## SELECTION
++++++++++++++++++++

The manufacturers’ reps seem to have picked up this worrisome mood. They reported a big drop in quoting activity and forecast slowing sales gains in the fourth quarter in the just-released third-quarter MAFSI Business Barometer, detailed above.

In response to all this, our forecasting partner John Muldowney, v.p.-marketing, and we have cut our estimates for growth this year by a point—both nominal and real—and pared back the forecast for 2013 about a half point. But we’re still looking at current dollar growth rates in the 3.5% range and real growth of 1.5% to 2%. Which isn’t too bad, really.

++++++++++++++++++++

## YOUR TASK
Please pick up the growth-forecast passage after its last sentence and keep writing it.

## SOURCE EXCERPT
++++++++++++++++++++

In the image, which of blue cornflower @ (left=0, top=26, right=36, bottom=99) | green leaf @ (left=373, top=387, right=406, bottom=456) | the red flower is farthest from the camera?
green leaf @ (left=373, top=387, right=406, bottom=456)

++++++++++++++++++++

## IN RESPONSE
The next few months will almost certainly see some slowing in market activity, thanks to all the uncertainties. But we remain reasonably optimistic for several reasons. The general economy and the employment situation continue to gradually improve. Consumer confidence is running well ahead of nearly all the past four years. Hudson Riehle, senior v.p. at the NRA told our Founding Editor Brian Ward a few weeks ago that the group’s research continues to show lots of pent-up demand for foodservice from frugality-weary consumers. And there is still plenty of pent-up demand for E&S, as operators continue to renovate and replace. The one good number in the NRA’s recent RPI report? Fifty percent of those surveyed said they planned a capital purchase in the next six months, up from 44% in September.

So call your customers, sympathize with their margin pressures, and invite them to join you at The NAFEM Show in a couple months. As they say, “Make it happen.”

Cheers,

 

Robin Ashton

Publisher

rashton@fermag.com “””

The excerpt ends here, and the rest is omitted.